Como arrestada domadora que gusta introducir su cabeza en las fauces de la fiera, así solía hacer de niña frente al escaparate de mis abuelos maternos. Nada había como ese espacio privado para acariciar memorias y hacer descubrimientos insólitos.
Había allí rutas conocidas, que siempre llevaban a las mismas cosas breves, al cofre donde esperaba lealmente una sortija desmembrada por el tiempo, o una muelita de algún niño de la estirpe, o un arete solitario que yo acariciaba en ritual recurrente. Al final terminaba en el mismo punto: algo que había estado buscando con afán de menesterosa no aparecía; y yo tendría que intentar el hallazgo en la jornada siguiente; y exponerme a que mi abuela exclamara con aires de reproche: «no registres más, ahí no hay nada…».
Francamente no perseguía algo en particular. Lo maravilloso era mi viaje entre las maderas olorosas del artefacto, ese «animal fidelísimo», como dijera un poeta hablando de los muebles. Lo esencial eran mis preguntas acerca de algún antepasado desconocido, y mis fantasías que se avivaban entre los recortes de telas y frascos vacíos, tocados sin embargo por una fragancia fatigada pero inolvidable.
Confieso que había mucho de picardía en esto de la expedición escaparate adentro. En la familia los más jóvenes sabíamos de un tío peregrino y libertino que a su paso por la casa dejó un objeto escandaloso: era una mujer desnuda, hecha de goma, que al ser movida por una manigueta se retorcía dentro de un tubo de cristal, y así posaba sus curvas, ya pegajosas por el tiempo, en las paredes de la peculiar prisión, con lo cual desataba en quienes le mirábamos un mundo de carcajadas y asombros.
Nuestro juego herético consistía en atrapar el objeto justo en el escondite donde la abuela lo había enterrado por última vez. Era una aventura a riesgo de que el abuelo llegara un día antes de tiempo y entonces se nos unieran el cielo con la tierra. Más de una vez sucedió el cataclismo, y el pobre abuelo Mario, tan bueno, solo rezongaba y llamaba a Concha, su novia de siempre, para que viera en qué asuntos extraños preferíamos andar los muchachos…
En verdad los escaparates, como los de cualquier hogar, son guardianes infinitos.
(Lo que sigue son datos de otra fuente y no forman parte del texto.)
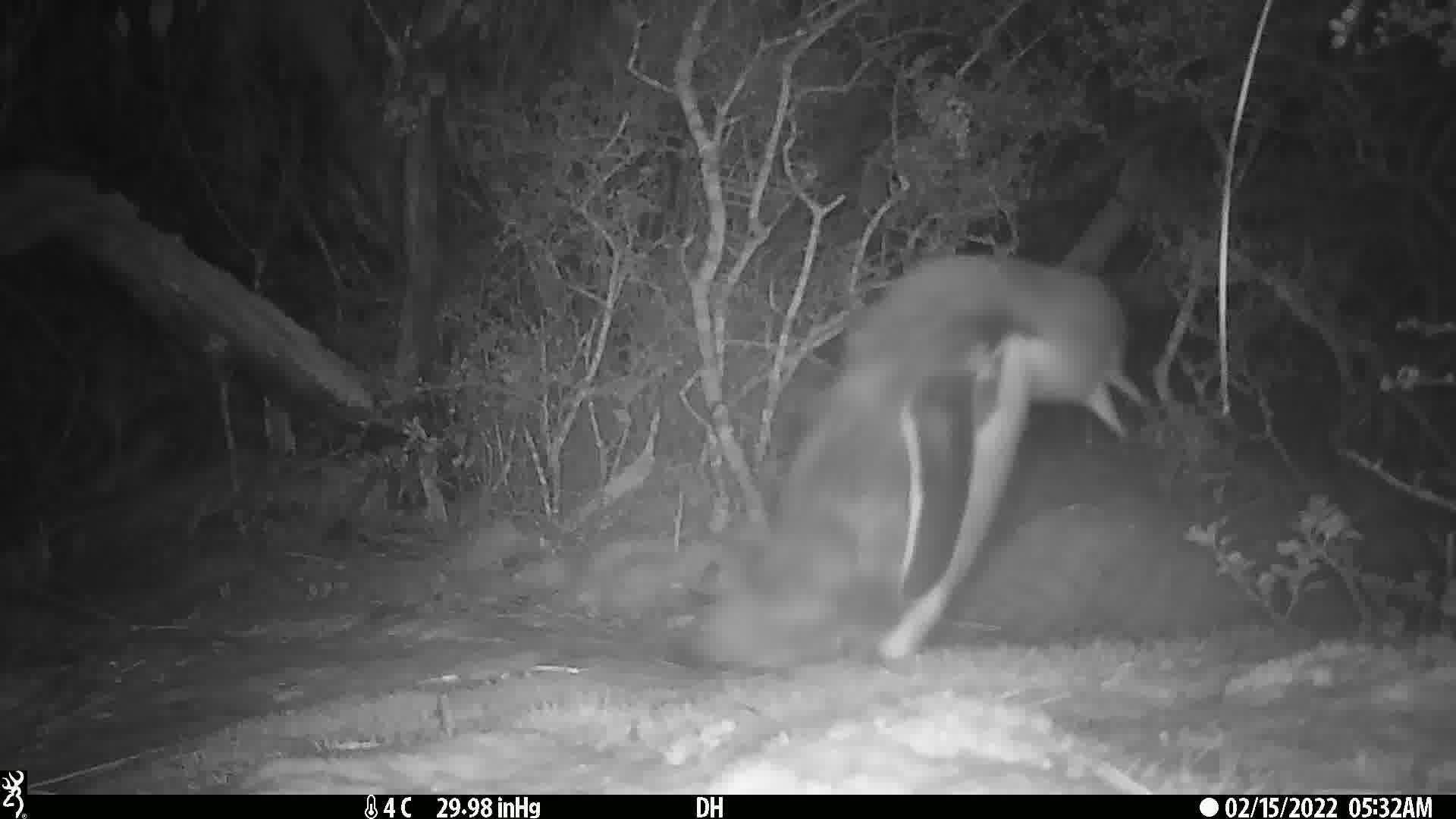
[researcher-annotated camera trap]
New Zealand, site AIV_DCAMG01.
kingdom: Animalia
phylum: Chordata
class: Aves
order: Sphenisciformes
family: Spheniscidae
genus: Megadyptes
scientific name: Megadyptes antipodes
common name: yellow-eyed penguin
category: yellow eyed penguin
Vamos colocando en ellos cosas muy queridas, objetos en los que hemos ido cerniendo nuestras vivencias y amores; cuerpecillos útiles, y otros no tanto pero que no podríamos desechar pues son la prueba de instantes entrañables.
De paso por la vida vamos armando nuestro propio mueble, con su mundo interior poblado de evidencias notables o sencillas de lo que hemos sido o deseamos ser. Y una tarde descubrimos que los niños nuevos se abalanzan sobre él a la caza del último hallazgo, y nos vemos diciendo lo mismo de siempre: «Salgan de ahí; que ahí no hay nada…». Y no es cierto: Hay demasiado, tanto, que no podría orearse así como así, como quien hace un frío inventario de temas desconocidos.
Por algo el poeta Eliseo Diego escribió un poema delicioso —titulado Las telas—, del que ahora me recuerdo mientras he sentido necesidad de reverenciar un universo pequeño pero intenso: «Te miro tocar las telas/ que silenciosas guardabas/ en aquel cofre que amabas/ como un secreto. ¿No velas/ tú con las blancas abuelas/ los oscuros sacramentos/ de la familia? ¡Oh momentos/ en que, inmóvil, nos ha herido/ el árbol ígneo, escondido/ en la costumbre del viento!».